### EXERCISE OBJECTIVE
Each record that follows should be duplicated exactly, except for its pictures.

### Records drawn from a dataset
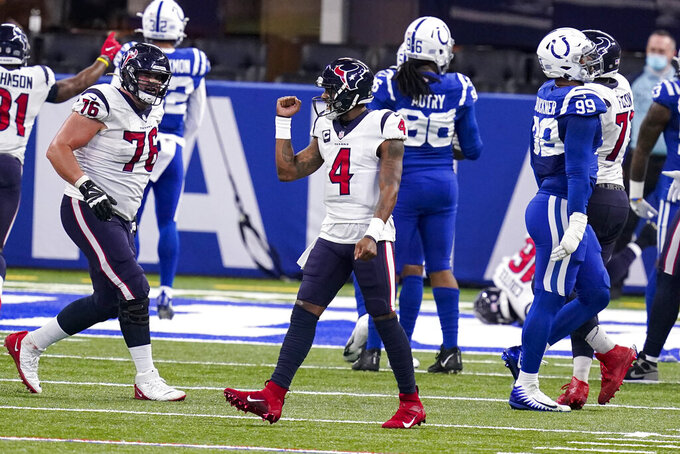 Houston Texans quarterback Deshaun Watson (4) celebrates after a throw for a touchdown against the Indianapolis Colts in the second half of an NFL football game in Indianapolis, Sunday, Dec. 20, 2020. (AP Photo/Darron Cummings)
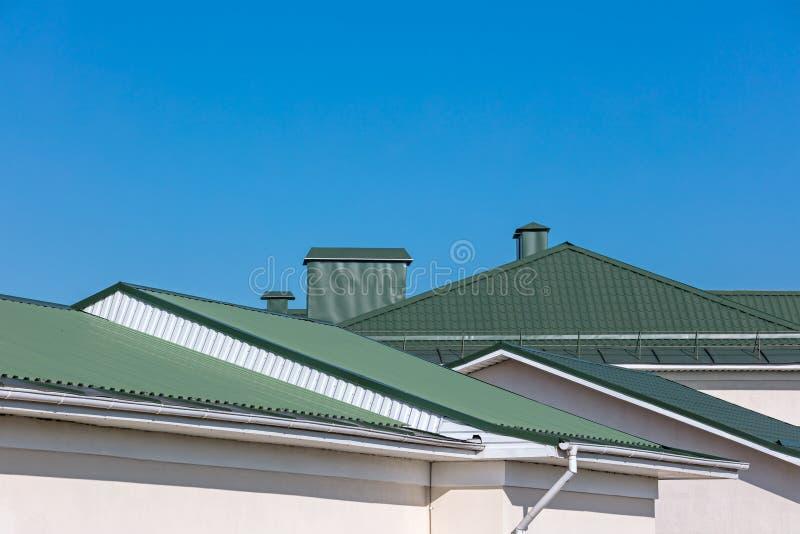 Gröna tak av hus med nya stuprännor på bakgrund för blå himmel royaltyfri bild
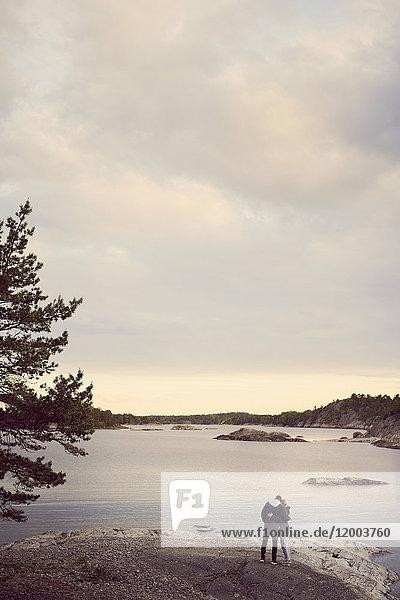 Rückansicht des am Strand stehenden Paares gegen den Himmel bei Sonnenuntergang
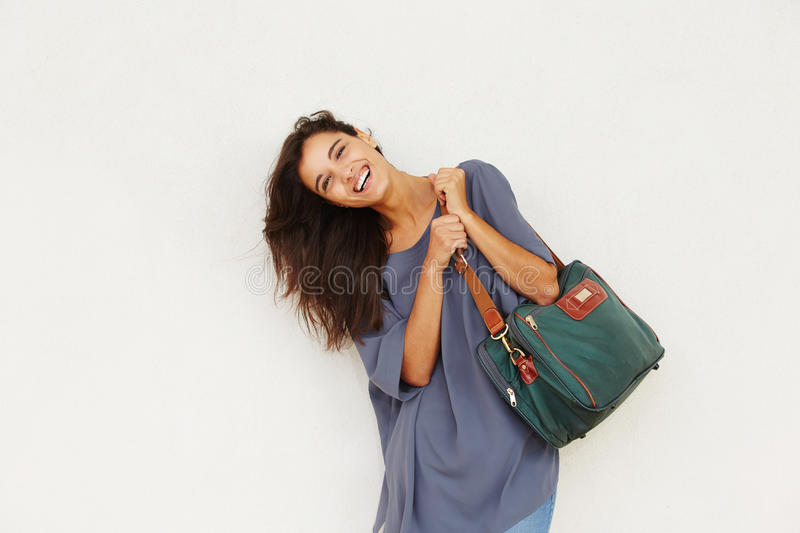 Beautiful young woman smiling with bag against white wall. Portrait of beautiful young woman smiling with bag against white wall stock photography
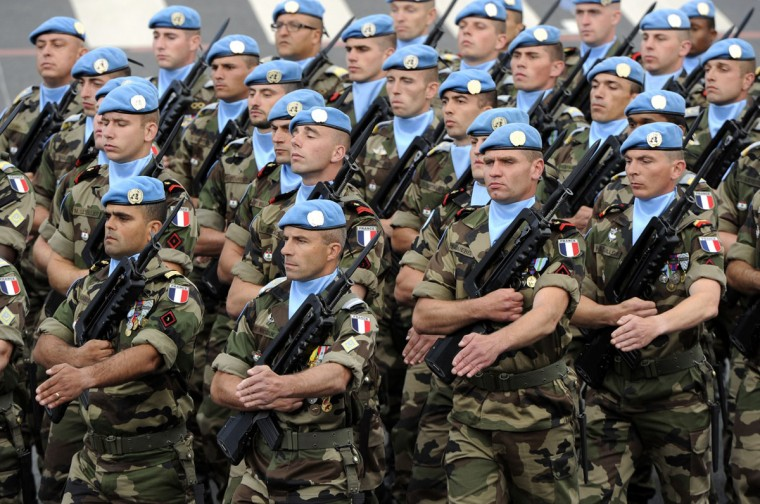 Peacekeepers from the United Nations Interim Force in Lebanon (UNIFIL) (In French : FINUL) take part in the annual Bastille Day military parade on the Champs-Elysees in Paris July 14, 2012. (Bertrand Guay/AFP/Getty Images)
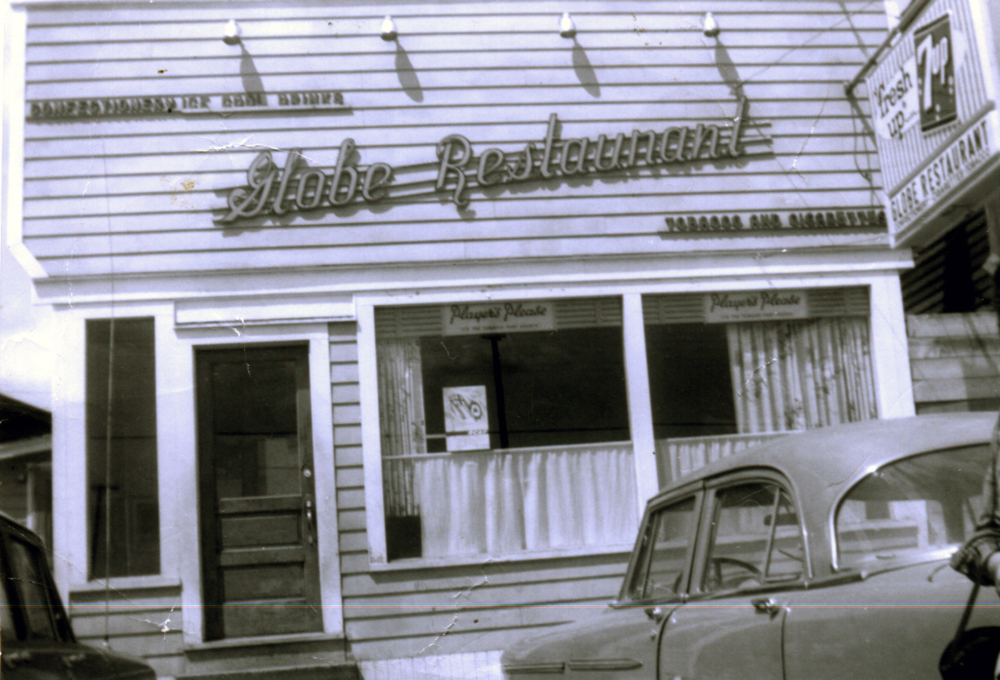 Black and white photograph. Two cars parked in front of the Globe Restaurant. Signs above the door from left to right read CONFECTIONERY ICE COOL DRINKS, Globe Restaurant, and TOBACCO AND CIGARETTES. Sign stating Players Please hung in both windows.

### RESULT OF THE TASK
 Houston Texans quarterback Deshaun Watson (4) celebrates after a throw for a touchdown against the Indianapolis Colts in the second half of an NFL football game in Indianapolis, Sunday, Dec. 20, 2020. (AP Photo/Darron Cummings)
 Gröna tak av hus med nya stuprännor på bakgrund för blå himmel royaltyfri bild
 Rückansicht des am Strand stehenden Paares gegen den Himmel bei Sonnenuntergang
 Beautiful young woman smiling with bag against white wall. Portrait of beautiful young woman smiling with bag against white wall stock photography
 Peacekeepers from the United Nations Interim Force in Lebanon (UNIFIL) (In French : FINUL) take part in the annual Bastille Day military parade on the Champs-Elysees in Paris July 14, 2012. (Bertrand Guay/AFP/Getty Images)
 Black and white photograph. Two cars parked in front of the Globe Restaurant. Signs above the door from left to right read CONFECTIONERY ICE COOL DRINKS, Globe Restaurant, and TOBACCO AND CIGARETTES. Sign stating Players Please hung in both windows.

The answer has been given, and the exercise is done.